The Prediction & Behavior ML team is responsible for developing machine-learned models that understand the full scene around our vehicle and forecast the behavior for other agents, our own vehicle’s actions, and for offline applications. To solve these problems we develop deep learning algorithms that can learn behaviors from data and apply them on-vehicle to influence our vehicle’s driving behavior and offline to provide learned models to autonomy simulation and validation. Given the tight integration of behavior forecasting and motion planning, our team necessarily works very closely with the Planner team in the advancement of our overall vehicle behavior. The Prediction & Behavior ML team also works closely with our Perception, Simulation, and Systems Engineering teams on many cross-team initiatives.
The Model Metrics and Introspection team is responsible for both (a) developing the capability to estimate the impact of model changes before they are shipped to production and (b) being able to root cause issues that arise during deployment. With increased reliance of ML models across critical on-vehicle and off-vehicle systems, the burden of validation also scales up, and this team’s role is to meet that challenge.
Responsibilities
- You work with your team to develop a large scale metric pipeline to characterize the impact of a new ML model on our driving software across Prediction and Planner. You will direct how the datasets are built and what metrics are to be computed to provide the most signal on potential impact during deployment.

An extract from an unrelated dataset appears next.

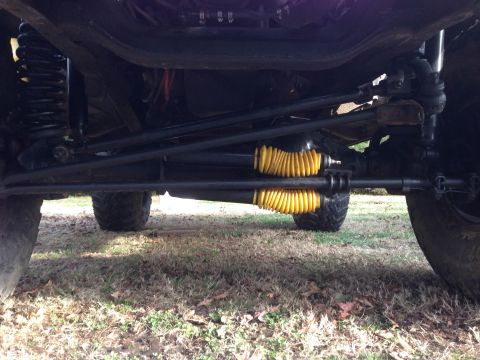 1979 Ford Bronco - Close-up of the steering and suspension system, showing yellow bellows on tie rods.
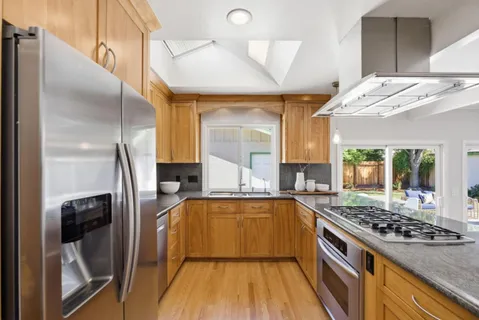 a kitchen with stainless steel appliances granite countertop a sink and wooden cabinets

- You will work closely with ML engineers to develop tools for analyzing errors and understanding the gaps in our systems and ultimately building a feedback loop from observing issues back to future model development.
- You will lead the team of engineers leveraging technical and managerial skills to deliver high-impact results.
- You will set the short and long term technical direction for the team and collaborate on the broader company-wide directions.
- You will grow the team through hiring and guide the continued professional development of team members.
- You will collaborate with engineers on Prediction & Behavior ML, Perception, Planner, Simulation, and Systems Design to solve the overall Autonomous Driving problem in complex urban environments.
Qualifications
- BS, MS, or PhD degree in computer science or related field
- Prior experience in managing engineers and building a team-Fluency in C++
- Extensive experience with programming and algorithm design
- Knowledge of distributed system design, implementation, and optimization
Bonus Qualifications
- Experience with production metrics pipelines
- Experience with the full life cycle of ML model development from training, metrics, putting into production, and analyzing errors
- Prior experience with autonomous vehicles in general
Compensation
There are three major components to compensation for this position: salary, Amazon Restricted Stock Units (RSUs), and Zoox Stock Appreciation Rights. The salary will range from $221,000 to $319,000. A sign-on bonus may be part of a compensation package. Compensation will vary based on geographic location, job-related knowledge, skills, and experience.
Zoox also offers a comprehensive package of benefits including paid time off (e.g. sick leave, vacation, bereavement), unpaid time off, Zoox Stock Appreciation Rights, Amazon RSUs, health insurance, long-term care insurance, long-term and short-term disability insurance, and life insurance.
About Zoox
Zoox is developing the first ground-up, fully autonomous vehicle fleet and the supporting ecosystem required to bring this technology to market. Sitting at the intersection of robotics, machine learning, and design, Zoox aims to provide the next generation of mobility-as-a-service in urban environments. We’re looking for top talent that shares our passion and wants to be part of a fast-moving and highly execution-oriented team.
A Final Note:
You do not need to match every listed expectation to apply for this position. Here at Zoox, we know that diverse perspectives foster the innovation we need to be successful, and we are committed to building a team that encompasses a variety of backgrounds, experiences, and skills.